2005; Ostrom 2007, 2009) assume that insights can be generalised beyond
single case studies on a higher level of abstraction. While the
abovementioned assumption of complexity making prediction difficult
limits the generalisable conclusions from any particular study about
which institutions lead to which outcomes, the accumulation of evidence
has led to conclusions about general characteristics of
social-ecological systems that can be related to desirable outcomes.
Examples
of such generalised insights are the “8 design principles for
sustainable resource management” (Ostrom et al. 1999),
“principles of adaptive governance” (Dietz et al.
2003), or “institutional prescriptions for adaptive water
governance” (Huitema et al. 2009). These principles
are, however, intentionally left very abstract and thus difficult to
make operational and verify empirically across differing contexts.
Thus, in relation to adaptation, these prescriptions provide input
regarding institutional attributes that enhance the adaptive capacity
of actors faced with climate risks. These general prescriptions need to
be supplemented by contextual knowledge when implementing adaptation
interventions. The fact that the prescriptions remain general and
require contextualisation differentiates the approach from that of
policy design which assumes that outcomes can be predicted ex ante.
Exemplary methods and tools
Name | Description | References
|
Informal network analysis
| Pelling et al. (2008) address the question of which social and institutional factors have led to the emergence of informal networks in public organisations. Active informal networks are assumed to be beneficial for adaptation. They look at integrated environmental policy making across different sectors in Wales. They find evidence for factors which have promoted the emergence of the shadow network, such as the promotion of the "Team Wales" identity, and the tendency for long careers with little out migration fostering long-term relationships.
| Pelling M, High C, Dearing J, Smith D. 2008. Shadow spaces for social learning: a relational understanding of adaptive capacity to climate change within organisations.
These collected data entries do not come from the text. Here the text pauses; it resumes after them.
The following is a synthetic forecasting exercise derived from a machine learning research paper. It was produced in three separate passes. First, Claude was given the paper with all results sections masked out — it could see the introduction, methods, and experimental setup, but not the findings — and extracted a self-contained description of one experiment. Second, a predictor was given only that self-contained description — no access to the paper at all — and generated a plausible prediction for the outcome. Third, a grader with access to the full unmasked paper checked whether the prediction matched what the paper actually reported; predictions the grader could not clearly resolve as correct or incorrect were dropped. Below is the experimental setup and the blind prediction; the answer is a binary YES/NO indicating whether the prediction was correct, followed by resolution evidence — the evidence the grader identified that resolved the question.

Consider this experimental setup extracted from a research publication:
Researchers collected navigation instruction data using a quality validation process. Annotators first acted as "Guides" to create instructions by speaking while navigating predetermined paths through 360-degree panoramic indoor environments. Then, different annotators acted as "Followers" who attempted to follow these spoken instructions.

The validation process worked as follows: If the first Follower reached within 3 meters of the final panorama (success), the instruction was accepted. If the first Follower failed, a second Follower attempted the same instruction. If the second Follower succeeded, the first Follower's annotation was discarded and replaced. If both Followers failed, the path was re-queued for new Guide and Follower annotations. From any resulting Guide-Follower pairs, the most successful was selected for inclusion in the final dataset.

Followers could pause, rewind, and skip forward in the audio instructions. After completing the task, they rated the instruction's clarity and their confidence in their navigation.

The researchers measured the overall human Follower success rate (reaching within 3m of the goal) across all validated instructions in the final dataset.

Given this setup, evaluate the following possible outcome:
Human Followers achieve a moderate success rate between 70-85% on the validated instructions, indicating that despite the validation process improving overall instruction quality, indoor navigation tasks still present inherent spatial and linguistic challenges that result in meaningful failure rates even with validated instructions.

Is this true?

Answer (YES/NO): NO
Environment and Planning A 40: 867-884.
|
Design principles for community-based natural resource management
| Ostrom et al. (1999) addresses the question of which variables lead to the self-organisation of communities for the management of natural resources, such as, fisheries pastures and forests . A framework taking an action situation as the unit of analysis describes the governance system in order to synthesise lessons from a large number of cases. 8 design principles are found to promote self-organisation.
| Ostrom, E., Burger, J., Field, C. B., Norgaard, R. B. and Policansky, D., 1999: Revisiting the commons: local lessons, global challenges, Science, 284 (5412), 278-282.